The researchers leveraged the same concept to develop DIVID, a new generative video detection method that can identify videos generated by diffusion models. The research paper, which includes open-source code and datasets, was presented at the Computer Vision and Pattern Recognition Conference (CVPR) in Seattle on June 18, 2024.
How DIVID works
DIVID works by reconstructing a video and then analyzing the newly reconstructed video against the original. The method works on the hypothesis that reconstructed images generated by a diffusion model should closely resemble each other since they are sampled from the diffusion process distribution, so it uses the DIRE value to detect diffusion-generated videos. If there are significant changes, the original video is likely human-generated; if not, it is likely AI-generated.
The framework is based on the idea that AI generative tools create content based on statistical distributions of large datasets, resulting in content that is more of a “statistical average,” such as pixel intensity distributions within video frames, texture patterns, noise characteristics, subtle inconsistencies and artifacts that change unnaturally between frames, or unusual patterns that are more likely to occur in diffusely generated video than in real video.
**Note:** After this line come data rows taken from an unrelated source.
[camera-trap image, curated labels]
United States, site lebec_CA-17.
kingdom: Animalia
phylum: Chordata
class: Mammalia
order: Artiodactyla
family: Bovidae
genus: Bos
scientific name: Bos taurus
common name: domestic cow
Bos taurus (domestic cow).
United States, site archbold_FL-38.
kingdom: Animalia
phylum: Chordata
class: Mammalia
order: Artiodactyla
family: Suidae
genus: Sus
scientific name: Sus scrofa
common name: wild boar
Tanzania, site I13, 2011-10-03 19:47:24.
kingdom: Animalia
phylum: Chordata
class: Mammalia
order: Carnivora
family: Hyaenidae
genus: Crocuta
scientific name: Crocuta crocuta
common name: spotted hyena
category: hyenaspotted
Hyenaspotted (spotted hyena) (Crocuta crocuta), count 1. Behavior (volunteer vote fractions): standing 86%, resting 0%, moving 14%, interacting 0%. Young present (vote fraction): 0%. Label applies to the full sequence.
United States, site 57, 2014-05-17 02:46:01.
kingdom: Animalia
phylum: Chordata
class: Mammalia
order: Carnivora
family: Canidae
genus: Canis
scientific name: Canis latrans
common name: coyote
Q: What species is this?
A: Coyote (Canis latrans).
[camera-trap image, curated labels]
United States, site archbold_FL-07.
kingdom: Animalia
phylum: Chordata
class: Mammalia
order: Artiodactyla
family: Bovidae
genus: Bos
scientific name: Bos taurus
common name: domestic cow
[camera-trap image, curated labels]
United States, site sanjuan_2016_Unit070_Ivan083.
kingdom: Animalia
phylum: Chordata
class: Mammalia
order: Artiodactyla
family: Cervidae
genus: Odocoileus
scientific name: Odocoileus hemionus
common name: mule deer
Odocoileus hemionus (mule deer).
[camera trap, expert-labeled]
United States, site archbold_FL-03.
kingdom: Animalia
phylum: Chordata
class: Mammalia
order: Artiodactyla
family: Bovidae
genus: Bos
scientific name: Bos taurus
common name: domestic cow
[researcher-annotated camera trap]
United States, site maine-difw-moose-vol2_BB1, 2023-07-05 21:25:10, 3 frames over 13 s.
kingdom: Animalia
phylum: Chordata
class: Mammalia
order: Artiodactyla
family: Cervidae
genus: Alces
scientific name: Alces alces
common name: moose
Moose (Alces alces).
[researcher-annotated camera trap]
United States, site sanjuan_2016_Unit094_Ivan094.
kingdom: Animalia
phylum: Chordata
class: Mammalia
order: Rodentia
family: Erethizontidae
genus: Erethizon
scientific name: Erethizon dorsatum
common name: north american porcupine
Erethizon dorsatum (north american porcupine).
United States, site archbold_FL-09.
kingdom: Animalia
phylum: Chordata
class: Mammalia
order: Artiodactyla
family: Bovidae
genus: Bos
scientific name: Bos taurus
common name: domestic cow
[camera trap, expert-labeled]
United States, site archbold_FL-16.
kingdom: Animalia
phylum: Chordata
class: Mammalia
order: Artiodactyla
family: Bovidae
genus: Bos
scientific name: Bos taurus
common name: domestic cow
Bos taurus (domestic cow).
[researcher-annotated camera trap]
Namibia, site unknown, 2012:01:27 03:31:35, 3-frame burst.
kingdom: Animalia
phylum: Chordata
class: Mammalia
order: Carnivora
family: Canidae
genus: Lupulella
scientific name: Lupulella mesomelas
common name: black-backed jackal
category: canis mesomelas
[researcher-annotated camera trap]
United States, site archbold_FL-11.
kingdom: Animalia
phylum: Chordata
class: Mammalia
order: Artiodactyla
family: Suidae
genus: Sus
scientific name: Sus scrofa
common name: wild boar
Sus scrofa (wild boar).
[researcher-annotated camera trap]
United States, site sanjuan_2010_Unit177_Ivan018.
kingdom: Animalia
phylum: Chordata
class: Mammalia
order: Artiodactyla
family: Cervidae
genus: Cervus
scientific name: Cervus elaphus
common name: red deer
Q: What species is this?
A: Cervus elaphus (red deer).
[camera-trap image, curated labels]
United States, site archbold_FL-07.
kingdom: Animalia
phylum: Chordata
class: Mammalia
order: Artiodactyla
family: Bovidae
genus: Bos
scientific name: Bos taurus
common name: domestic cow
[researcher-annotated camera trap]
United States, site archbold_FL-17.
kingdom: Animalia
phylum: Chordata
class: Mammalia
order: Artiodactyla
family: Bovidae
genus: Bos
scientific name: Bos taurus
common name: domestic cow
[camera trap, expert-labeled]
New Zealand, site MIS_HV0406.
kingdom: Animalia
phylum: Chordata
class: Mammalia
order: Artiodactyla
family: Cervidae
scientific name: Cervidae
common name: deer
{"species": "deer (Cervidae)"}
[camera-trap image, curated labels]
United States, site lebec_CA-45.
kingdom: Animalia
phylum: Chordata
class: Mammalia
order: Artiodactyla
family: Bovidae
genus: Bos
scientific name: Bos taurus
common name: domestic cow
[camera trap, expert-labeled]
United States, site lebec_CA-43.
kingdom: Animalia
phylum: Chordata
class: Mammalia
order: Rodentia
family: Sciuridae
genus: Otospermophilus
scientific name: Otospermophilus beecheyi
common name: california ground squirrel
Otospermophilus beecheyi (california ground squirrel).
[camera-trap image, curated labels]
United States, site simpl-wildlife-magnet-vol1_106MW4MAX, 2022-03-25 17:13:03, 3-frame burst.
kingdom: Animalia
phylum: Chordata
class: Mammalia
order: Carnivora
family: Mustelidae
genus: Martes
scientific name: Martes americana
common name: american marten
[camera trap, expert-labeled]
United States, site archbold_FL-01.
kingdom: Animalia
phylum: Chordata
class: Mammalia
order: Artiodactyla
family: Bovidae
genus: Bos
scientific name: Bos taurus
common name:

In contrast, human-generated videos have individuality and deviate from the statistical norm. DIVID has achieved groundbreaking detection accuracy of up to 93.7% on videos from the Stable Vision Diffusion, Sora, Pika, and Gen-2 diffusion-generated video benchmark datasets.
For now, DIVID is a command-line tool that analyzes videos and outputs whether they were made by an AI or a human, and is only available to developers. The researchers note that the technology could potentially be integrated as a plugin into Zoom to detect deepfake calls in real time. The team is also considering developing a website or browser plugin to make DIVID accessible to the public.
“Our framework is a major step forward in detecting AI-generated content,” said Yun-Yun Tsai, one of the paper's authors and a doctoral student under Yang. “There are so many fraudsters using AI-generated videos, it's important to stop them and protect society.”
What's next?
The researchers are currently working on improving the DIVID framework so that it can handle different kinds of synthetic videos from open-source video generation tools, and they are also using DIVID to collect videos for the DIVID dataset.